Garlic will burn after about a minute if you cook them alone, but being mixed with onion distributes the heat, plus onions release liquid as they cook which also prevents burning. Depending on how much onion and how hot the pan is, it's not always going to burn the garlic. It's good advice and it's something to be aware of.

In this case the two are separated so the garlic will finish way faster than the onion unless they were about to mix it.

[–] Psythik@lemmy.world 10 points 4 months ago (4 children)

Garlic becomes bitter? I had no idea and I eat the stuff by the bulb.

(To be fair, I don't think oversteeped tea is bitter, either. And I think gin and tonic tastes sweet. So my sense of bitter might be a bit off.)

[–] howrar@lemmy.ca 7 points 4 months ago (1 children)

It's a genetic thing, kind of like how cilantro tastes like soap for some people.

[–] Psythik@lemmy.world 2 points 4 months ago* (last edited 4 months ago)

I feel so bad for those people. Cilantro is my favorite spice.

[–] cogman@lemmy.world 2 points 4 months ago (1 children)
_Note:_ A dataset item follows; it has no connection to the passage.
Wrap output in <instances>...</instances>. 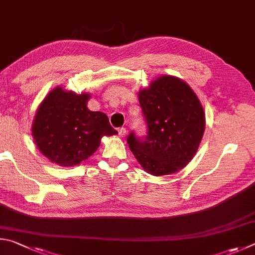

Do you drink coffee? That can kinda fuck with your bitterometer.

[–] Psythik@lemmy.world 1 points 4 months ago

Rarely but when I do I drink it black.

[–] intensely_human@lemm.ee 1 points 4 months ago

The only time garlic becomes “bitter” in my case is if I fry it to charcoal and it’s just little carbon crunchies. But those are more tasteless than bitter. I’ve never encountered bitter garlic now that I think about it.

[–] Swedneck@discuss.tchncs.de 1 points 4 months ago

sounds like the opposite of a supertaster, i'm pretty sure i'm a supertaster and to me tea has no flavour and if there's a single bitter molecule in a dish it's utterly inedible and i need to rinse my mouth.

[–] cuntonabike@lemmy.world 8 points 4 months ago

Thanks, chef Jean Pierre

[–] intensely_human@lemm.ee 5 points 4 months ago

Also if you’re putting ginger in that mix, do the ginger first, then add onion, then garlic at the end.